→ **WHAT TO PRODUCE**
Reproduce from the records below, with no pictures, exactly the lines between the one containing "Topshop Grey Coated" and the one containing "Rhinestone dancing esqueletos mask", inclusive.

→ **EXTRACTED ENTRIES**

————————

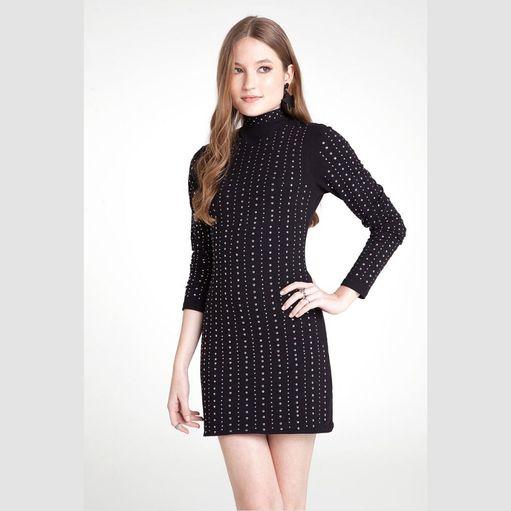 Vestido-infantil-Nuv.on-tarraxas-12a20-60239-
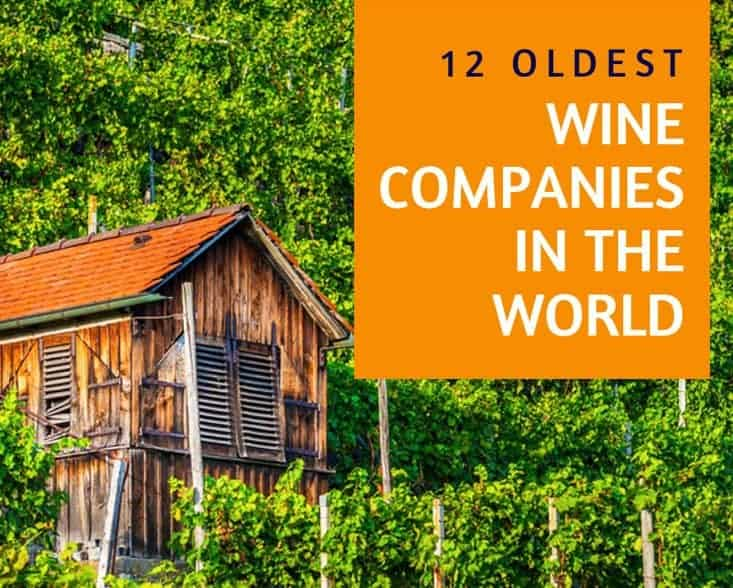12 Oldest Wine Companies In The World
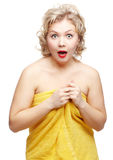 Shocked woman in towel Royalty Free Stock Images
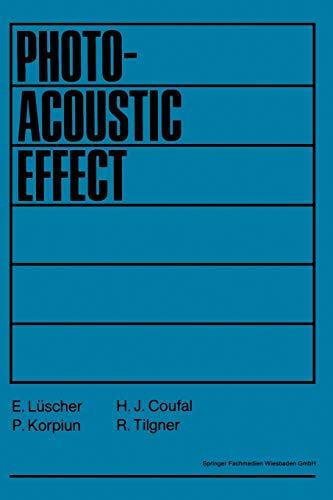 9783528085735: Photoacoustic Effect: Principles And Applications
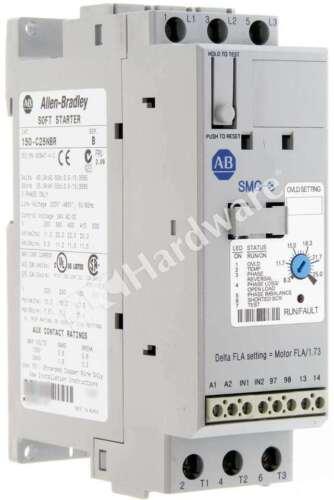 Allen Bradley 150-C25NBR /B SMC-3 Motor Controller 25A 480V 3-Phase Qty
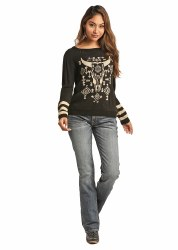 Ladies Black Steerhead Sweater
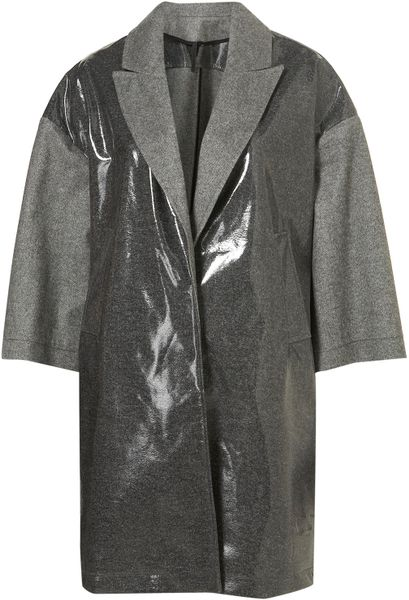Topshop Grey Coated Raincoat  in Gray (grey) - Lyst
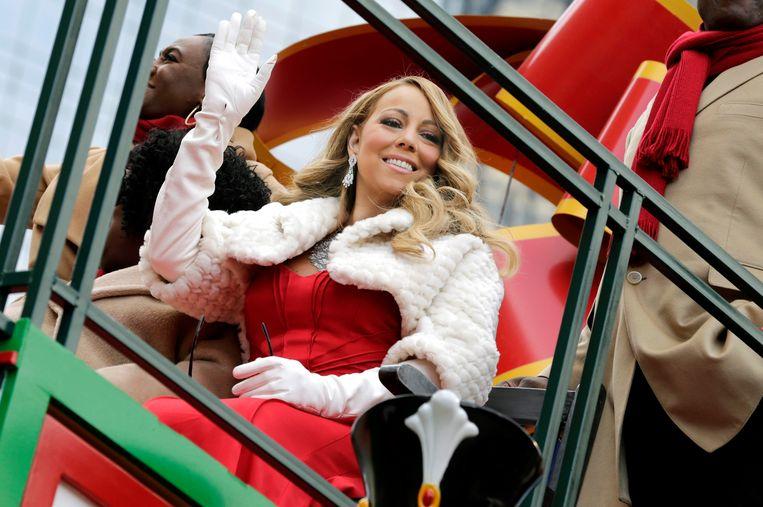 Mariah Carey heeft een record te pakken.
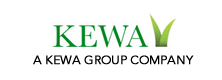 KEWA Group link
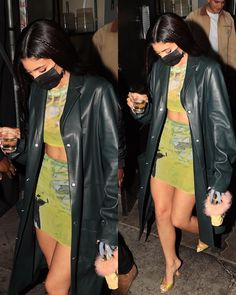 Kylie Jenner Pictures, Kylie Jenner Outfits, Kendall And Kylie Jenner, Kim Kardashian And North, Kardashian Jenner, Kyle Jenner Style, Kylie Jenner Workout, Role Models, Celebrity Style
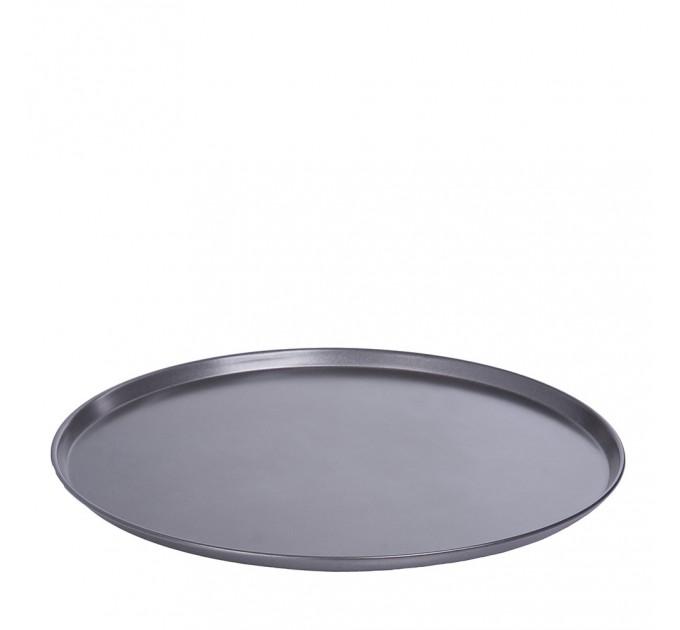Форма для выпечки пиццы Fackelmann ZENKER D30 см с антипригарным покрытием, сталь (6533) - фото № 1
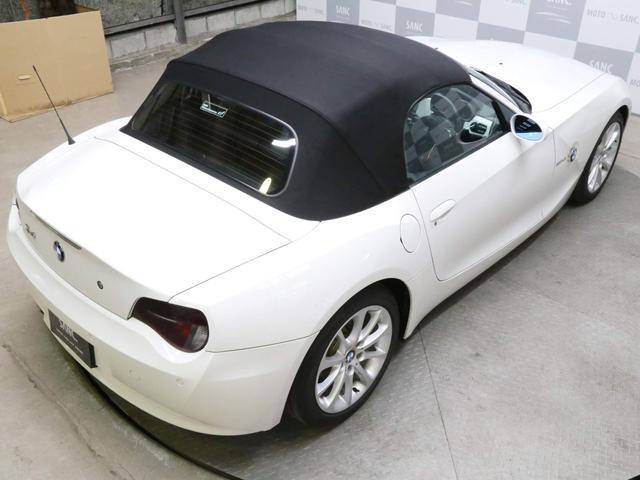 「BMW」「BMW Z4」「オープンカー」「兵庫県」の中古車44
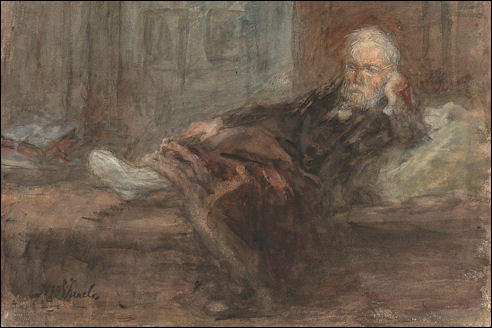 Jozef Israëls met zieke voet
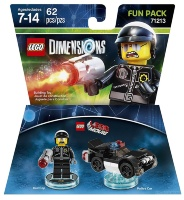 LEGO Dimensions Fun Pack (71213) - Lego Movie (Bad Cop, Police Car)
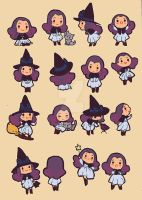 chibi little witch by audreymolinatti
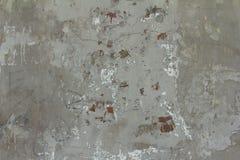 Σκυρόδεμα τοίχων διανυσματική απεικόνιση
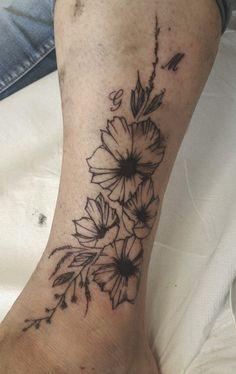 Morgan Steve tattoo Presso @Mocry skyn studio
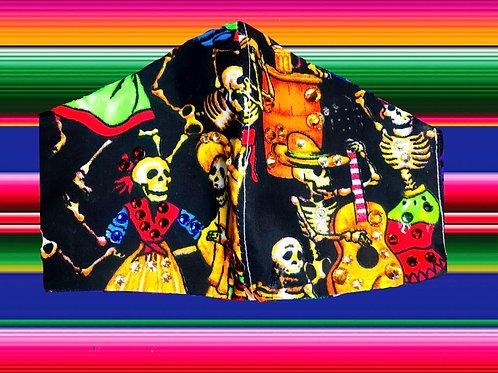 Rhinestone dancing esqueletos mask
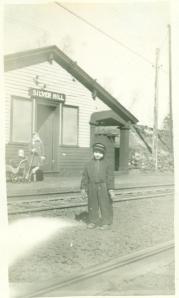 Joe Karas, Silver Hill, Silver Hill Boys and the Secret Railroad Club, railroad enthusiasts, railroad nostalgia, train enthusiasts, train nostalgia, train hobbyists,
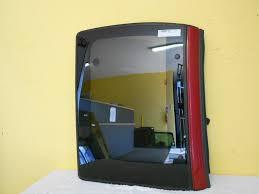 nissan australia head office brisbane nissan cefiro sedan 1988 to 1995 a31 import 4dr sedan front windscreen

————————

→ **REPLY**
Topshop Grey Coated Raincoat  in Gray (grey) - Lyst
 Mariah Carey heeft een record te pakken.
 KEWA Group link
 Kylie Jenner Pictures, Kylie Jenner Outfits, Kendall And Kylie Jenner, Kim Kardashian And North, Kardashian Jenner, Kyle Jenner Style, Kylie Jenner Workout, Role Models, Celebrity Style
Форма для выпечки пиццы Fackelmann ZENKER D30 см с антипригарным покрытием, сталь (6533) - фото № 1
 「BMW」「BMW Z4」「オープンカー」「兵庫県」の中古車44
 Jozef Israëls met zieke voet
 LEGO Dimensions Fun Pack (71213) - Lego Movie (Bad Cop, Police Car)
 chibi little witch by audreymolinatti
 Σκυρόδεμα τοίχων διανυσματική απεικόνιση
 Morgan Steve tattoo Presso @Mocry skyn studio
 Rhinestone dancing esqueletos mask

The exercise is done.